Male, 28, in a committed relationship with my wife for 10 years, here…
For the first four years of our relationship, my wife and I had a fantastic sex life, 3+ times a week, very compatible drives. It was fantastic.
Year four (a year after we were married), she became pregnant, and there was an understandable slowing in our sex life. She had a very rough pregnancy, was sick and weak all the time, so from the beginning to the end of the pregnancy, we had sex maybe two or three times, because most of the time she was just too sick to do anything. Did I miss the sex? Oh, god, yes…but I loved my wife, and frankly, 90% of what makes sex great is our mutual enjoyment of sharing it with each other, so it was bearable.
For the next two and a half years, sex was very rare, once every month or two. Our little boy didnt start sleeping through the night until he was 2.5, and before that, he would only sleep for 3-4 hrs at a time. We were both exhausted (we always took turns looking after him, to try and give the other a chance to sleep), and again, physical conditions made sex difficult. We were both tired and irritable, and when one of us had desire, the other often didn’t. This lead to a lot of frustration, a lot of resentment, and a lot of grumpiness in general. Thankfully, we worked past it, talked it out, and that helped a lot.

• Your assignment: Please continue the personal account of this married couple's sex life over the years, picking up right after its last sentence. The items that come next are separate material with no connection to the text.

Extracted items
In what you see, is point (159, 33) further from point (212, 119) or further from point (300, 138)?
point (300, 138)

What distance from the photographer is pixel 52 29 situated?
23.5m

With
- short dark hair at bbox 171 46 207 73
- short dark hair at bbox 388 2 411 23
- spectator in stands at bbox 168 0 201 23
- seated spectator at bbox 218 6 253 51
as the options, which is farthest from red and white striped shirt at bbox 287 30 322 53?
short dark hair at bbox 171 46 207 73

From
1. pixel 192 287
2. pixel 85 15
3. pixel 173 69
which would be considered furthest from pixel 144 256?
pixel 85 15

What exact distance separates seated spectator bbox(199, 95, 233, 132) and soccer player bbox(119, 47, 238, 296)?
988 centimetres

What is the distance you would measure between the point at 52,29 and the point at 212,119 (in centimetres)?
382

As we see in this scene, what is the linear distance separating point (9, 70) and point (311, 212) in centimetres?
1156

• Output for this task:
There was one other problem, though. After the pregnancy, my wife’s emotions and mental stability never quite returned to what they used to be. She started having massive mood swings, going from manically happy to incredibly angry over the smallest things. Sure, our sex life improved…we were having sex 2-3 times a month as opposed to once every month or two, but her moods were insane, uncontrollable, and very stressing.
This past summer, after coming home to find her curled up into a ball and in tears, I finally convinced her that she needed to get help for her mood swings and depression. She has fought me on this issue since our boy was born, but finally, she agreed to seek help. Much counseling, much therapy, and many doctors later, it has been determined that she has massive chemical imbalances, and will likely need to take anti-depressents for the rest of her life to be “normal.” Unfortunately, after trying many “cocktails” of meds, the only ones that work have absolutely drained her of any and all sexual desire. Worse, even thoughts of sex or watching/participating in sexually related acts is distasteful to her. She can’t get turned on, no matter how we try…but, aside from her frustration with her lack of sex drive (and the resulting feelings of inadequacy) she is finally mentally and emotionally stable.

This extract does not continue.